Nimby while loop preventing RQD startup
Describe the bug Nimby startup can get stuck in a while loop preventing RQD from spinning up properly if no one is using host when RQD restarts
To Reproduce at least for us on centos 7, have a user logged into a desktop host, then restart the rqd service while not using the machine to keep the while idle loop running.
Expected behavior Nimby should not prevent rqd startup.
Additional context We have fixed in our build by using the same thread timer idea as in other functions in the same class. for class NimbySelect(Nimby):
def unlockedIdle(self):
"""Nimby State: Machine is idle, host is unlocked,
waiting for user activity"""
log.warning("UnlockedIdle Nimby")
if self.active and (not self.results[0] == [] or not self.rqCore.machine.isNimbySafeToRunJobs()):
log.warning("Is active, locking Nimby")
self.closeEvents()
self.lockNimby()
self.thread = threading.Timer(rqd.rqconstants.CHECK_INTERVAL_LOCKED,
self.lockedInUse)
self.thread.start()
elif self.active:
try:
self.openEvents()
self.results = select.select(self.fileObjList, [], [], 5)

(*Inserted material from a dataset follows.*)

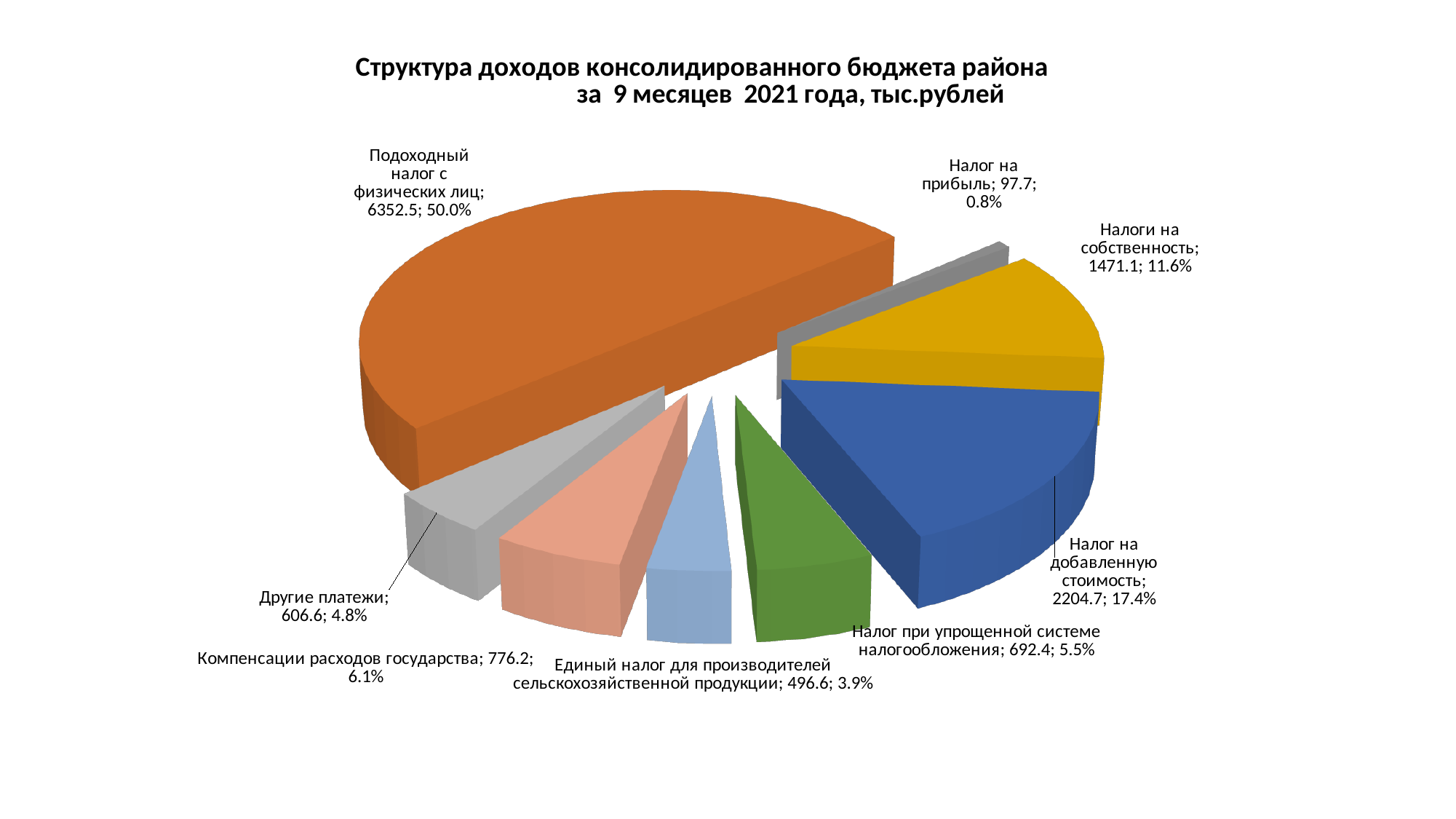
What share of the pie does Налог на добавленную стоимость represent? 17.4% Which category has the smallest slice? Налог на прибыль What is the difference between the values for Налог на добавленную стоимость and Налоги на собственность? 733.6 What is the value for Подоходный налог с физических лиц? 6352.5 How many slices does the pie chart have? 8 Which is larger: Компенсации расходов государства or Другие платежи? Компенсации расходов государства Which category has the largest slice? Подоходный налог с физических лиц What kind of chart is shown on the slide? Pie chart What is the value for Налоги на собственность? 1471.1 What share of the pie does Единый налог для производителей сельскохозяйственной продукции represent? 3.9% What is the value for Налог при упрощенной системе налогообложения? 692.4 What is the title of the chart? Структура доходов консолидированного бюджета района за 9 месяцев 2021 года, тыс.рублей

# pylint: disable=broad-except
except Exception:
log.exception("failed to execute nimby check event")
if not self.rqCore.machine.isNimbySafeToRunJobs():
log.warning("memory threshold has been exceeded, locking nimby")
self.active = True
self.closeEvents()
self.thread = threading.Timer(rqd.rqconstants.CHECK_INTERVAL_LOCKED,
self.unlockedIdle)
self.thread.start()
for class NimbyPynput(Nimby):
def unlockedIdle(self):
"""Nimby State: Machine is idle, host is unlocked,
waiting for user activity"""
log.warning("UnlockedIdle")
if self.active and (self.interaction_detected or not self.rqCore.machine.isNimbySafeToRunJobs()):
log.warning("Is active, locking Nimby")
self.lockNimby()
self.thread = threading.Timer(rqd.rqconstants.CHECK_INTERVAL_LOCKED,
self.lockedInUse)
self.thread.start()
elif self.active:
if not self.rqCore.machine.isNimbySafeToRunJobs():
log.warning("memory threshold has been exceeded, locking nimby")
self.active = True
self.thread = threading.Timer(rqd.rqconstants.CHECK_INTERVAL_LOCKED,
self.unlockedIdle)
self.thread.start()
currently a bit too busy to submit the fix in a PR, my apologies.
Also realising this is quite hard to test on a single machine, if you remotely restart rqd on a host other than your own you can reproduce.